Thursday, May 27, 2010

Raspberry Syrup

I went to Costco this week to stock up on fruit. While I was there, I noticed that raspberries were only $3.00 for a two pack. They were huge. I went home and Matt started eating them out of the carton. He said "Try one of these, they taste like they were picked fresh off a bush!" He was right. They were incredible -- like the Bear Lake raspberries we buy from roadside stands in August. So I ran right back to Costo and box six cartons. I decided I would make raspberry syrup right there on the spot. I'm telling you. If you make this, you will never go back to store bought syrup again. You can also use this recipe to make blueberry, blackberry, syrup too. Try experimenting by adding some lemon balm, mint, lavender or other herbs to your fruit as you cook it. It adds a hint of flavor that tastes really great.

And remember, this syrup isn't just for pancakes, you can use it on ice cream or as a dessert topping too.

6 - 24 oz. packages of fresh raspberries (about 18 cups)
4 cups sugar (approximately)
1 1/2 pints corn syrup (That's 1 1/2 bottles).
juice of 3 lemons
1/4 teaspoon salt
1 tablespoon butter
cheese cloth
12 -1/2 pint canning jars with lids and seals that have been sterilized in the dish washer just prior to canning.

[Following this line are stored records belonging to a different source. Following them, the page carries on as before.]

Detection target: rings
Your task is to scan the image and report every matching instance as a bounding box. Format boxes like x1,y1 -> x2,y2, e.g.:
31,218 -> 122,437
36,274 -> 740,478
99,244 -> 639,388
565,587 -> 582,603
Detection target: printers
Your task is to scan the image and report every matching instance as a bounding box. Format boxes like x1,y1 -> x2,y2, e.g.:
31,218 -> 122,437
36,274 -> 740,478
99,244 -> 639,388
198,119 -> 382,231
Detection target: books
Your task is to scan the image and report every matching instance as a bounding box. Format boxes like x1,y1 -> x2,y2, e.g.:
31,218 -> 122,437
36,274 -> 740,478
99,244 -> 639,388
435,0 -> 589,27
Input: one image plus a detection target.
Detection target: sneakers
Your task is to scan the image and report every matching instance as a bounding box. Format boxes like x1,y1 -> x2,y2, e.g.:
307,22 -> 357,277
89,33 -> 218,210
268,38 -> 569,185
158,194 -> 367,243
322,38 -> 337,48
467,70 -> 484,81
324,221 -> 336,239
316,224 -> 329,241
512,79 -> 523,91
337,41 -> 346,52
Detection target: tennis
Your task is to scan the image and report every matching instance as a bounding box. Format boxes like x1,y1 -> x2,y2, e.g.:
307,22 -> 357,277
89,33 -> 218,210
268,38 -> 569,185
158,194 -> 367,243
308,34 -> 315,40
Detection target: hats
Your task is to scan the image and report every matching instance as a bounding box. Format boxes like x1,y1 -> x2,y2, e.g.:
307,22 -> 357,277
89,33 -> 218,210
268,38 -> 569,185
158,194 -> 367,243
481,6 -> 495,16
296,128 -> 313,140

Line a large bowl with cheese cloth and set aside.
Wash the raspberries and place them in a large stock pot over high heat. Cook over high heat, stirring occasionally until the raspberries break down, about 5 minutes. Let cool.
Pour the raspberries into the prepared bowl, then gather up the corners of the cheese cloth and squeeze until all the juice has been extracted into the bowl. Discard the cheesecloth with the seeds and pulp.
Measure the juice then combine it with an equal amount of sugar, the salt and the corn syrup in a non aluminum saucepan. Bring to a boil. Add the butter. Boil for 5 minutes. (Make sure to reduce the heat so your syrup does not boil over.)
Remove from the heat, and ladle into prepared jars. Skim off the foam with a tablespoon and wipe off the rim of each jar with a wet paper towel. Seal each jar with a lid and ring and place into a prepared water bath making sure that the boiling water covers the top of each jar. Process for ten minutes.
This recipe yields about 12 half pints.
(Note: If you want to add fresh herbs to this recipe. Add about 3 tablespoons at the beginning when you cook down the fruit.) If you add spices, like cinnamon or nutmeg, add that when you add the butter and salt.)